Run Everywhere, Control from Anywhere
- One can register any number of computers (laptops, EC2 instances, Docker containers) by running a small custom processmanager on it.
- It can then be further expanded to get some more system statistics. You can also submit jobs/algos to execute on them.
- This makes it really convinient to start and stop algos without having to SSH into servers, logging into your laptop. One can login from anywhere and keep track of various on-going tasks.
Centralised Risk Management
- Risk management should be centralised. The various algos running should communicate with each other and take informed decisions.

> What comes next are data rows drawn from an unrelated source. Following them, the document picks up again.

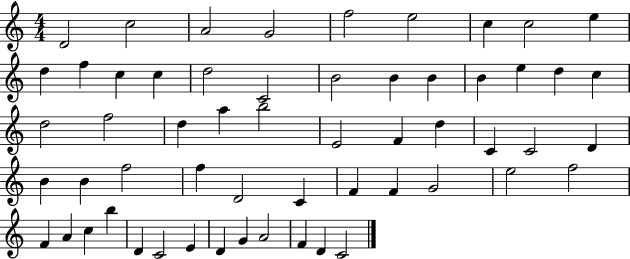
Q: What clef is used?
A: treble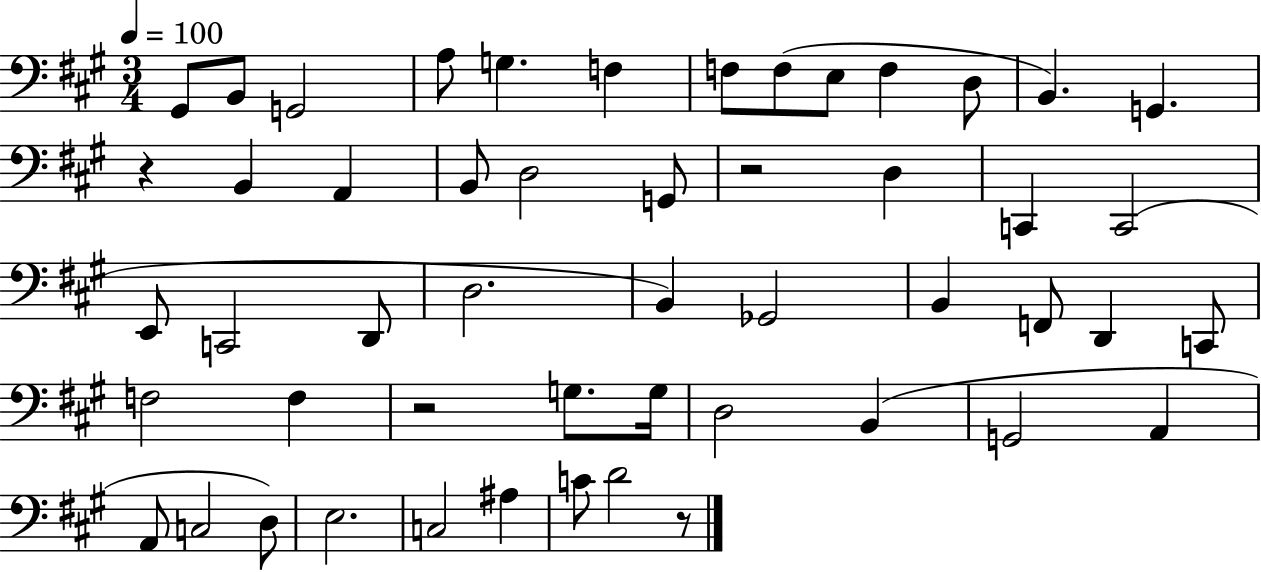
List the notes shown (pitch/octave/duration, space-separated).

G#2/e B2/e G2/h A3/e G3/q. F3/q F3/e F3/e E3/e F3/q D3/e B2/q. G2/q. R/q B2/q A2/q B2/e D3/h G2/e R/h D3/q C2/q C2/h E2/e C2/h D2/e D3/h. B2/q Gb2/h B2/q F2/e D2/q C2/e F3/h F3/q R/h G3/e. G3/s D3/h B2/q G2/h A2/q A2/e C3/h D3/e E3/h. C3/h A#3/q C4/e D4/h R/e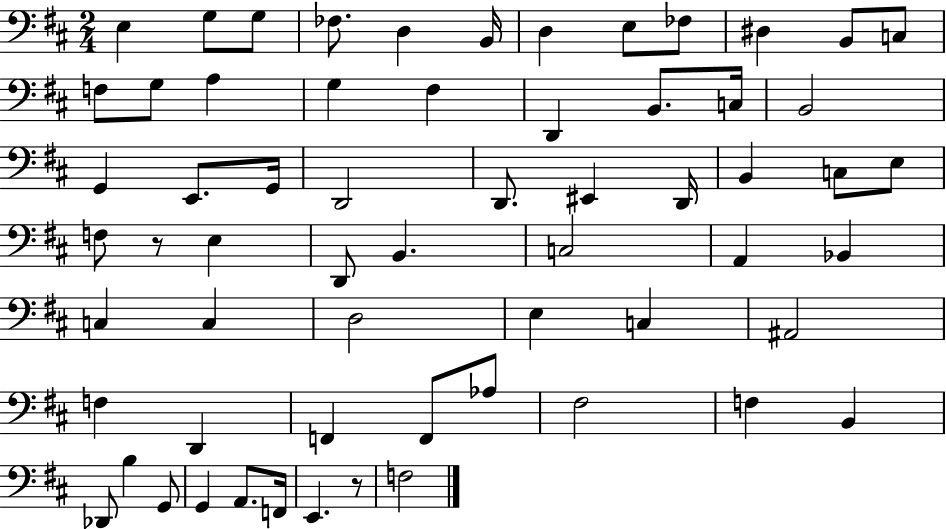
{
  \clef bass
  \numericTimeSignature
  \time 2/4
  \key d \major
  e4 g8 g8 | fes8. d4 b,16 | d4 e8 fes8 | dis4 b,8 c8 | \break f8 g8 a4 | g4 fis4 | d,4 b,8. c16 | b,2 | \break g,4 e,8. g,16 | d,2 | d,8. eis,4 d,16 | b,4 c8 e8 | \break f8 r8 e4 | d,8 b,4. | c2 | a,4 bes,4 | \break c4 c4 | d2 | e4 c4 | ais,2 | \break f4 d,4 | f,4 f,8 aes8 | fis2 | f4 b,4 | \break des,8 b4 g,8 | g,4 a,8. f,16 | e,4. r8 | f2 | \break \bar "|."
}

- One can observe max risk change everyday and spot trends.
- Dashboard to tune risk and drawdown.
Unified Interface
- Sensible intuitive APIs. One API for both real time and historical prices using real time workers. Makes writing programs a lot easier.
- Can easily be expanded to support multiple data providers using bridges and adapters.
- Extendienble normalised data models for the same.
Ease of Access
Tech Stack
-
Languages Used: Go, Python, Node.js
-
Databases Used: Cassandra, PostgreSQL, MongoDB, Redis
-
Libraries and Frameworks
- Python: Flask, numpy, pandas, APScheduler, multiprocessing
- Node.js: React, Ant UI
- Go: Go Gin, KiteConnect, gabs
-
Quite a few places required intricate parallel or concurrent code with coordination using locks, semaphores and databases.
-
Data cleaning, finding the optimal update periods to reduce intervals of stale data and network cost.
-
Complex functional and object oriented paradigms for client algo classes.